EXTRACT ▸
____

Reading data of student GPA scores in relation to number of study hours per week
Question: Does the number of hours students study per week have a significant impact on their GPA scores?
After importing the data set, and creating the summary, it can be concluded that the GPA values range from a minimum of 2.60 to a maximum of 4.30. The mean GPA is approximately 3.586, and the median GPA is 3.620. The data seems to be skewed slightly to the left, as the mean is slightly lower than the median.The study hours in the dataset range from a minimum of 2.00 to a maximum of 69.00, with a median study hours value of 15.00. The mean study hours is approximately 17.48. The data appears to be positively skewed, as the mean is higher than the median.
# Load the required libraries
library(readr)
# Read the dataset
url <- ("https://vincentarelbundock.github.io/Rdatasets/csv/openintro/gpa_study_hours.csv")
gpa_study_hours <- read_csv(url, show_col_types = FALSE)

____

(Records from a data collection)
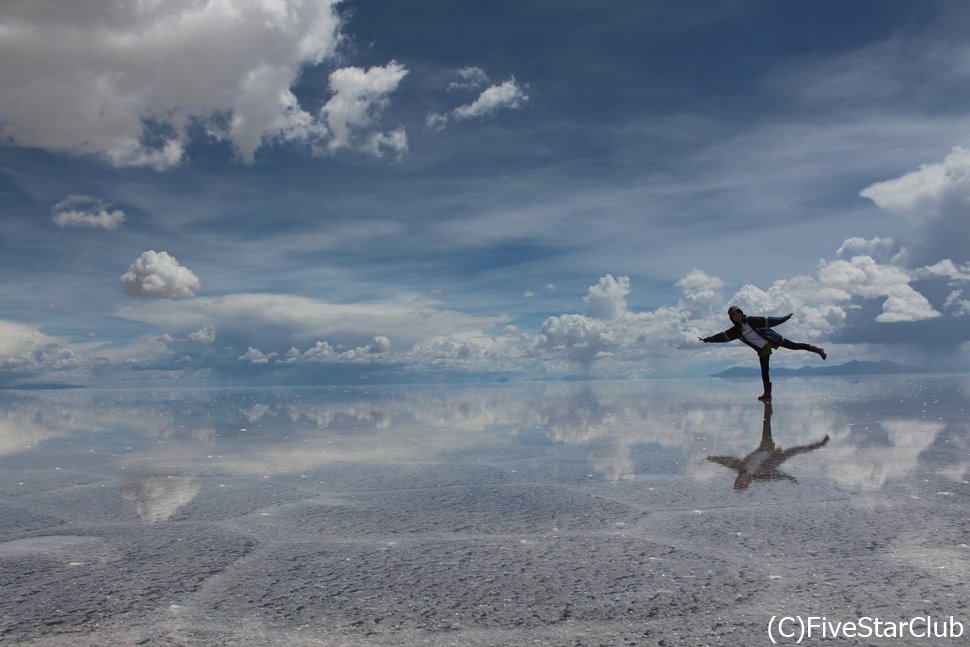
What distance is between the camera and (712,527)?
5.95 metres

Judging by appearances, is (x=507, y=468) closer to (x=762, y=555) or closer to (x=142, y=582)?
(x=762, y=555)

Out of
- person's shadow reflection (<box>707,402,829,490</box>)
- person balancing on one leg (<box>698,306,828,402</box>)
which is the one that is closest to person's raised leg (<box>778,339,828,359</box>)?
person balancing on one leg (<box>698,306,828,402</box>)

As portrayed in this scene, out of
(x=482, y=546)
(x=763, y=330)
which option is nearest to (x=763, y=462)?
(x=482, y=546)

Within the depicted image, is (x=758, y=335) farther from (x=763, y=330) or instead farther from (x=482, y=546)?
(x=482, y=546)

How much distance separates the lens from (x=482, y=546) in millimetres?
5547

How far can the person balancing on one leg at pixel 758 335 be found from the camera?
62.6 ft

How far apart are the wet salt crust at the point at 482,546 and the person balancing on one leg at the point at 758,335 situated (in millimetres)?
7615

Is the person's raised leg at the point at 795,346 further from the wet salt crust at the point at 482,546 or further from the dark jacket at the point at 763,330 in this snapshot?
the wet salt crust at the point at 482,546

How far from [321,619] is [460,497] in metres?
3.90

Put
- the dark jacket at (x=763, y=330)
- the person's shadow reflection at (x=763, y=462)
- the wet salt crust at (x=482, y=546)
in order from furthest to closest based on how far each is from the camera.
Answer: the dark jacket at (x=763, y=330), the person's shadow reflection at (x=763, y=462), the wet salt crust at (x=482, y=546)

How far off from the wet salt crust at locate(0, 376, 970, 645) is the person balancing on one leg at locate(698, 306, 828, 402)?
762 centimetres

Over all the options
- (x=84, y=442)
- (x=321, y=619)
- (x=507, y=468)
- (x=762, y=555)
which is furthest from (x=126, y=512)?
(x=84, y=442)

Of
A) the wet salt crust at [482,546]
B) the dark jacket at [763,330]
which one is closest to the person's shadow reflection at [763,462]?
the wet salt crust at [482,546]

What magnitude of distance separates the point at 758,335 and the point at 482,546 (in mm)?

____

TASK LIST ▸
A: For each statement below, say yes or no according to the GPA and study hours text, and quote the words from it that decide. (i) The highest GPA value in the data is 4.30. (ii) The median study hours value is 17.48. (iii) The GPA data seems to be skewed slightly to the right.
B: List every statistic that the GPA and study hours text reports for study hours, along with its value.
C: Write out the part of the GPA and study hours text that opens with the words containing "Reading data of" and closes with "their GPA scores?".

TASK-BY-TASK RESULTS ▸
A:
(i) Yes: "a maximum of 4.30"
(ii) No: "with a median study hours value of 15.00"
(iii) No: "The data seems to be skewed slightly to the left"

B:
Minimum: 2.00
Maximum: 69.00
Median: 15.00
Mean: approximately 17.48

C:
Reading data of student GPA scores in relation to number of study hours per week
Question: Does the number of hours students study per week have a significant impact on their GPA scores?